Bush has promised three prongs to his new strategy: (1) attacking and neutralizing Muqtada al-Sadr's Mehdi Army militia; (2) confronting Iran; and (3) a new offensive against Sunni insurgents.......

The first prong of this new policy is doomed. No area in Baghdad, or for that matter in Iraq, has been successfully pacified in this manner. That includes Fallujah and Tal Afar, where this very strategy has been applied and has failed. About 1,000 American soldiers, supplemented by Iraqi (Shi'ite) troops, have been in Fallujah for 27 months since the city was "cleared" (that is, largely destroyed). They have established a particularly harsh form of martial law and yet the insurgency in the city, without ever having disappeared, has slowly grown again in strength. Fallujah is not pacified and the Americans have never actually initiated a real program of reconstruction there. In other cities, with less comprehensive occupations, the insurgency is even more robust, and there isn't even talk of reconstruction.....

All of this is unsettling enough. Worse yet, in the confrontation with the Sadrists, the Bush administration appears to be edging toward search-and-destroy operations that will rubble-ize Shi'ite neighborhoods; in the confrontation with Iran, it appears to be lurching toward a possible air assault on a remarkably wide range of targets inside that country, guaranteeing staggering levels of civilian casualties; in the confrontation with the Sunni insurgents, it is already mobilizing its ground and air power with the promise of the subsequent imposition of an extreme form of martial law. The hallmark of all these new strategies is the high level of destruction and mayhem they promise.

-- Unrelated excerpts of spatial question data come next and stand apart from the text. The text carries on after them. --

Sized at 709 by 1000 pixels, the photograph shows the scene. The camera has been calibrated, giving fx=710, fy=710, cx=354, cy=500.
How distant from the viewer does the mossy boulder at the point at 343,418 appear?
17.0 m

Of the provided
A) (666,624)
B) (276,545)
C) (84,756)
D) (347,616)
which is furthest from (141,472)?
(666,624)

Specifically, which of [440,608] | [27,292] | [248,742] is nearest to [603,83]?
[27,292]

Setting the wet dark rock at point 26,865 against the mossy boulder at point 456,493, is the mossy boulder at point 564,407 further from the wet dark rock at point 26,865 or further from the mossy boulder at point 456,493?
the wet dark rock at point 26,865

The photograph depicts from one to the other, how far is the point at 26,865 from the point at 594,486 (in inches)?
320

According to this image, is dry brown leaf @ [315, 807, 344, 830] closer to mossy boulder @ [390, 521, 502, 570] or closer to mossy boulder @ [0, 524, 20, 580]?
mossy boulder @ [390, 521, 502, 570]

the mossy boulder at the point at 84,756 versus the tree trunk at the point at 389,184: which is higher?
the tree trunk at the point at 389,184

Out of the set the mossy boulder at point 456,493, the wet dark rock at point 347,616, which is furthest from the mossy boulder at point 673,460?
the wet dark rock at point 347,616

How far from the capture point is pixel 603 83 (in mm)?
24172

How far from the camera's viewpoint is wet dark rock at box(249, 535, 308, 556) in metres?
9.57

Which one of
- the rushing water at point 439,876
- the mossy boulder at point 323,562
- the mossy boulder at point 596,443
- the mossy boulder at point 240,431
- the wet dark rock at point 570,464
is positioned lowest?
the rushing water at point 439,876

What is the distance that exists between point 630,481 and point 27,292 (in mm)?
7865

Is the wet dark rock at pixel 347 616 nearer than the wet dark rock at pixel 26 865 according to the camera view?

There is a larger pattern that should, by now, be clear in these developments, and all that have come before. The architects of US policy in the Middle East tend to keep escalating the level of brutality in search of a way to convince the Iraqis (and now the Iranians) that the only path that avoids indiscriminate slaughter is submission to a Pax Americana. Put another way, US policy in the Middle East has devolved into unadorned state terrorism."